Decide di dare ancora il suo contributo alla vita politica della città di Portici l’ex consigliere comunale di Sinistra e Libertà Salvatore Iacomino, candidandosi alla poltrona di primo cittadino alle prossime elezioni.

In questa campagna elettorale che si profila lunga e rovente, i cittadini porticesi attendono le indicazioni delle altre forze politiche in grado di contrastare la corazzata Cuomo: Sinistra Italiana ha indicato il proprio candidato sindaco Salvatore Iacomino che ha tenuto una conferenza stampa per annunciare la sua discesa in campo e fornire le motivazioni del suo accreditamento ad amministrare e governare Portici.

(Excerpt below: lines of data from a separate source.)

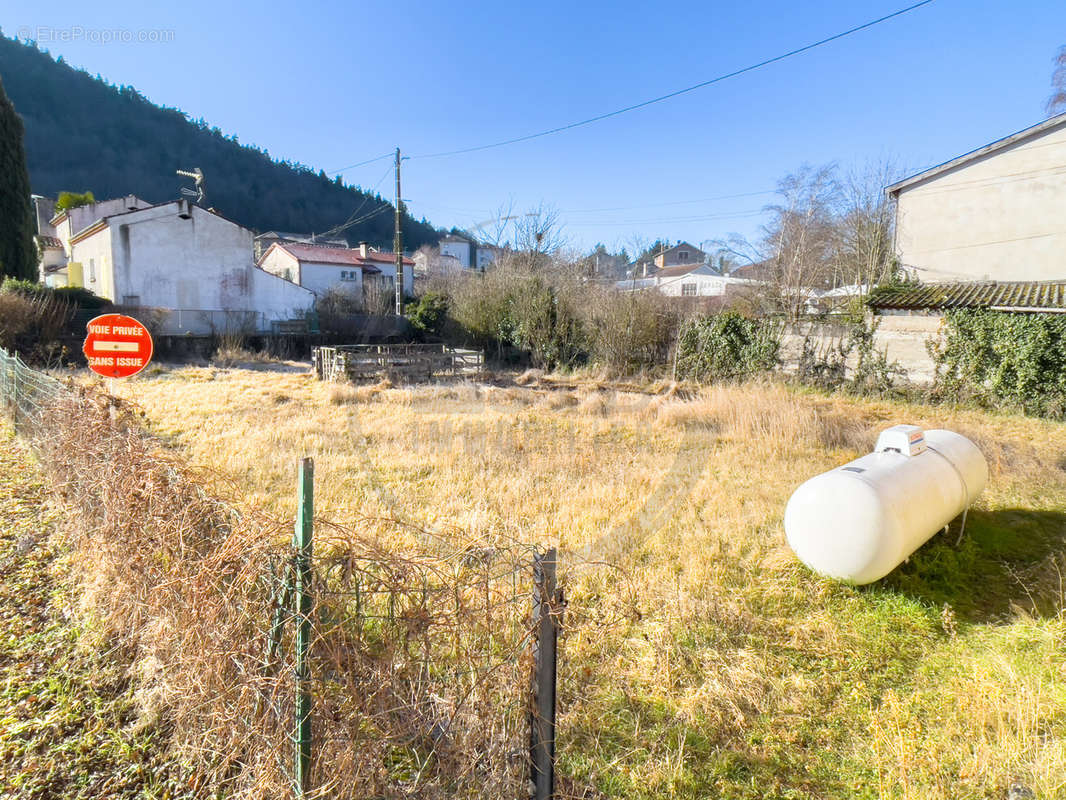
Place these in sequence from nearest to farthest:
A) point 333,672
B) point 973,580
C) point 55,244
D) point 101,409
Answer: point 333,672 → point 101,409 → point 973,580 → point 55,244

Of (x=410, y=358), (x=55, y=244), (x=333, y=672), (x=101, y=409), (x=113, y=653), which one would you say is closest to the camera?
(x=333, y=672)

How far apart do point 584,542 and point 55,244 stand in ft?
155

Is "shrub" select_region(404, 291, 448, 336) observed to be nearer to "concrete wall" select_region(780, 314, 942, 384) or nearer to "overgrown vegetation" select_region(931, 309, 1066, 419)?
"concrete wall" select_region(780, 314, 942, 384)

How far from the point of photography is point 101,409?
5191 mm

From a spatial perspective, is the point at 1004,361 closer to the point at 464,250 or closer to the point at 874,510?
the point at 874,510

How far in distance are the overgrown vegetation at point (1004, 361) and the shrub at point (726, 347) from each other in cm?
438

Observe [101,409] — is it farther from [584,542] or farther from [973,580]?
[973,580]

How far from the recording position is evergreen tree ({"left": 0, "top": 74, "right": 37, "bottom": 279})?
25.6 metres

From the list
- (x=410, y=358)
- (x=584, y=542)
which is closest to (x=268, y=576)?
(x=584, y=542)

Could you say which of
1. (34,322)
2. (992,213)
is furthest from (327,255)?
(992,213)

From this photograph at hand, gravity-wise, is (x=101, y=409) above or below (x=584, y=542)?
above

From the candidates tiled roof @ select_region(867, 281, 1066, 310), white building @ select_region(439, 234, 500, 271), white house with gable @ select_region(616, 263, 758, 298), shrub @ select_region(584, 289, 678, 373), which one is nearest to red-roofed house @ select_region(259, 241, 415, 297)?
white house with gable @ select_region(616, 263, 758, 298)

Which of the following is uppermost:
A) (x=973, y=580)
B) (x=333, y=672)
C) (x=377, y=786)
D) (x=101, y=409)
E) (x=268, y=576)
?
(x=101, y=409)

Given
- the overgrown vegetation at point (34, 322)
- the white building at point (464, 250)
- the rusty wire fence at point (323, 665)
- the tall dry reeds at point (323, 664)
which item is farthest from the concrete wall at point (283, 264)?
the rusty wire fence at point (323, 665)
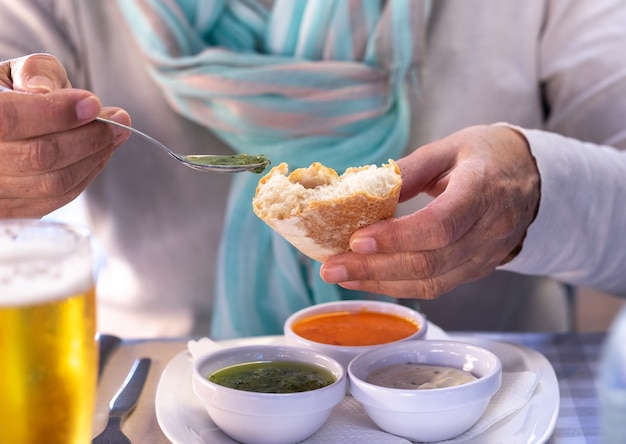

“Il punto principale per me sarà quello dell’ascolto - fa sapere Iacomino -. Solo in questo  modo si possono capire i deficit e le problematiche. Un sindaco ha l'obbligo di ascoltare e risolvere il problema di chi lo pone".

Gli ultimi eventi politici in città sono noti. Il passaggio di SeL e Verdi all’opposizione e la momentanea ritrovata intesa col Partito Democratico fino alla caduta dell’ex sindaco Marrone che però non hanno sopito i contrasti con il PD rinnovando l’ambizione di Iacomino di voler partecipare alla corsa per la poltrona di Sindaco in contrapposizione a quella del Senatore Cuomo. Si profila così una sfida tra la super coalizione di Iacomino con  11 liste, forse sostenuta anche dal sindaco di Napoli Luigi De Magistris; e quella di Cuomo  non meno agguerrita e decisa a vincere subito.

Tra i numerosi  simpatizzanti e sostenitori  di Salvatore Iacomino, figurerebbe anche Leopoldo Spedaliere, ex sindaco degli anni 2000 che ha subito puntualizzato di voler dare il suo  contributo senza ambire a candidature, lavorando al suo fianco come cittadino.

“Iacomino ex parlamentare, ha un rapporto con le pietre di questa città - ha dichiarato Spedaliere -. Lui conosce bene le problematiche di questa città. Oltre che conoscere la città è conosciuto dalla città. In questi mesi ho preso posizione scegliendo di non tesserami al Pd, un partito in cui non mi rivedo. Questa coalizione supportata dai verdi, i comunisti Italiani, i moderati e tante altre realtà civiche, non è una coalizione chiusa. Il nostro è stato un lavoro di condivisione e non di imposizione. In questi mesi lavoreremo per costruire un governo per questa città. La mia presenza in questa coalizione - conclude Spedaliere - è l'esempio di come in una città come Portici ci sia la voglia di riportare questo comune all'importanza di un tempo. Da oggi dobbiamo lavorare per cambiare le sorti di questa città”.